What you need to do:
Please reproduce the passage of the Audi TT forum thread between "I have no idea" and "all on my car.", inclusive, word for word.

# 2000 Audi TT Neiman Marcus #001/100



## CollegeStudent (Jul 27, 2015)

Hi I recently purchased the number 1 Neiman Marcus edition 2000 Audi TT and its only got 85K miles on it gorgeous southern car.
I was wondering if anyone knew if it had sport suspension or not i need to put rear shocks on it. Any other information or questions would be cool this is my 3rd sports car and 1st import.


----------



## mmaturo (Oct 3, 2008)

CollegeStudent said:


> Hi I recently purchased the number 1 Neiman Marcus edition 2000 Audi TT and its only got 85K miles on it gorgeous southern car.
> I was wondering if anyone knew if it had sport suspension or not i need to put rear shocks on it. Any other information or questions would be cool this is my 3rd sports car and 1st import.


You bought it in Orlando? I went and looked at the car probably right before you bought it and it was in pretty rough shape but good luck with it. It needs a full refresh on the struts/strut mounts in the front and yes shocks in the rear. I have/had two Neiman cars...I had 325 and now still have #47. Take care of the car, it really is worth getting it back in shape and keep it mostly OEM. It is a special car. I did H&R springs on mine and a new shocks/struts. A few places sell it as a kit. http://www.ecstuning.com/Audi-TT_MKI-FWD-180HP/Suspension/ES964/ you need new strut mounts at the top end of the front struts. The caps should not be sticking up like they are on the car now. http://www.ecstuning.com/Audi-TT_MKI-FWD-180HP/Suspension/Shocks/ES5123/ http://www.ecstuning.com/Audi-TT_MKI-FWD-180HP/Suspension/Shocks/ 

I have no idea what was up with the steering column on your car...I could not get it to adjust or move like it should. Hopefully that's an easy fix. The rear seat had a hole in it. You will need to go to an car interior upholstery shop to get the leather replaced. It is long gone from Audi. At a good junkyard you may be able to get all the rear trim for the hatch that was missing. It is still all available from Audi but can be pricey having just replaced it all on my car.


----------



## samerthehammer (Apr 15, 2016)

*2000 Audi TT neiman marcus*

how do you know which number the car is out of 100?


----------

Data extract:
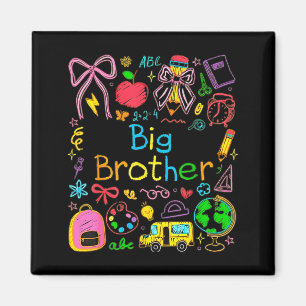 Big Brother Baby Brother Boy Maternity Teacher Pen Magnet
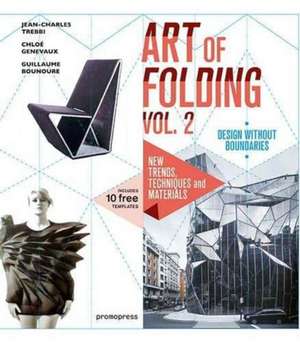 The Art of Folding Vol. 2: New Trends, Techniques and Materials de Jean-Charles Trebbi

Result:
I have no idea what was up with the steering column on your car...I could not get it to adjust or move like it should. Hopefully that's an easy fix. The rear seat had a hole in it. You will need to go to an car interior upholstery shop to get the leather replaced. It is long gone from Audi. At a good junkyard you may be able to get all the rear trim for the hatch that was missing. It is still all available from Audi but can be pricey having just replaced it all on my car.